Старик горестно качал бородой, будто грудь подметал, захотелось его утешить. Его печаль была безнадежной и такой понятной. Лиза опередила.
— Дедушка, но разве обязательно если человек богатый, то зверь? Разве по–другому не бывает?
Дед поглядел на нее с каким–то проницательным сочувствием.
— Не бывает, не надейся.
— Как же так, дедушка? Слишком просто получается. Выходит, каждый богатый человек преступник, а любой бедняк — праведник? Зачем тогда работать, учиться, дома строить, книги писать? Чтобы в лапти обуться и сухую корочку жевать?
— Путаница у тебя в голове, племянница, — доброжелательно отвечал старик. — Богатство богатству рознь. Важно, как нажито. У меня вон прадед тоже был богатым, лавку имел, два дома, много скотины и птицы, но все ведь нажил горбом, никого не ущемлял. В этом вся суть и есть. Каждому по труду воздается, а не по лихости. Нынешние богатей сами копейки не заработали, чужое поделили и скоко людей вокруг себя обездолили. Потому нет им спасения, и на праведном суде с них взыщется полной мерой.

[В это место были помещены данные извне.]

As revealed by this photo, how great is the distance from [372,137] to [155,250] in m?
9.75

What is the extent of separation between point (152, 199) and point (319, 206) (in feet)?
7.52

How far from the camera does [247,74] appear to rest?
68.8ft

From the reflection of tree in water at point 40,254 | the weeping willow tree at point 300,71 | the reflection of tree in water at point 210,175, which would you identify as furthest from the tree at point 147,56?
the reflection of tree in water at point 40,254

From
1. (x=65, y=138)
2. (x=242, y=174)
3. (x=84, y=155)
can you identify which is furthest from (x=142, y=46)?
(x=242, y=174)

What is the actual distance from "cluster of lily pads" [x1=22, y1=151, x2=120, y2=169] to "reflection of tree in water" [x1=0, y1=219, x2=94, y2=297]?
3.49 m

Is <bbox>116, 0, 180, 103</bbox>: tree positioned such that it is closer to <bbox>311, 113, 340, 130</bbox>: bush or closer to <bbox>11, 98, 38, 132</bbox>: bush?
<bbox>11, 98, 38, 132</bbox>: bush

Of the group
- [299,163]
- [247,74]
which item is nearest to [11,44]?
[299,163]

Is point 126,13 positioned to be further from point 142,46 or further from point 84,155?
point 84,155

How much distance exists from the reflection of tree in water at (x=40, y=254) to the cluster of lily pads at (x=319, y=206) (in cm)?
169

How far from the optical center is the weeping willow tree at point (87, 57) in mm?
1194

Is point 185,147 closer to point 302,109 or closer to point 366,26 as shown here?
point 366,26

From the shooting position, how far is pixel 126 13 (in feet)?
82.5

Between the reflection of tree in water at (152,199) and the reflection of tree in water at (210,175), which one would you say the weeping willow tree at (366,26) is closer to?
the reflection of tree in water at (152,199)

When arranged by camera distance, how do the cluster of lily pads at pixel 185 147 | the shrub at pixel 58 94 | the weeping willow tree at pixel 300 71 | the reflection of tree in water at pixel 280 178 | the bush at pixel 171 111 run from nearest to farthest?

— Взыщут, как же, жди, — буркнула баба Луша.
— Есть миллионеры, — не унималась Лиза, щечки у нее раскраснелись, — которые церкви строят, больницы, дома для престарелых. Раздают деньги направо–налево. О бедных заботятся.
— Ну да, — усмехнулся дед. — Раздели догола и подачку бросили. На, дескать, голодранец, купи себе бублик. И ведь подают тоже не по душе, опять от страха. Ну, как ограбленный народец озвереет, набросится скопом, ноги поломает, дворцы пожгет. В истории всякое бывало и еще не раз будет.
— Не спорь с им, доча, — посоветовала баба Луша, подкладывая Лизе в тарелку моченой брусники. — Чернокнижник. Ему хошь кол на голове теши, не уступит. Такой уродился поперечный дед.
Понятно, Лиза косвенно пыталась как–то защитить, оправдать отца, но ей это не удалось…
…Сварила картофельный супец — эпохальное событие. С утра было видно, задумала что–то грандиозное, выпроваживала из избы, чтобы не путался под ногами. С вечера условились пойти за грибами, но она передумала: «Сходи один, Витенька, искупайся, что ли. Ну что ты, как маленький, нельзя так держаться за женскую юбку». Я заподозрил неладное, но послушался, пошел, правда, не в лес, к Юсуповым. Дело в том, что несколько дней вынужденного безделья подействовали угнетающе на психику. Впервые за долгие годы я оказался как без рук: без пишущей машинки, без компьютера, даже без бумаги. Незаписанные слова, фразы, обрывки сюжетов напрягали сознание, словно малые, голодные, ненакормленные детки.
Обратился к деду со своей нуждой, у него бумаги не было, но нашлось несколько обглоданных шариковых ручек с высохшей пастой и пяток разноцветных карандашей. Дед сказал, пойдем к Митричу, самый культурный человек в деревне, бывший библиотекарь. Бумагой наверняка запасся.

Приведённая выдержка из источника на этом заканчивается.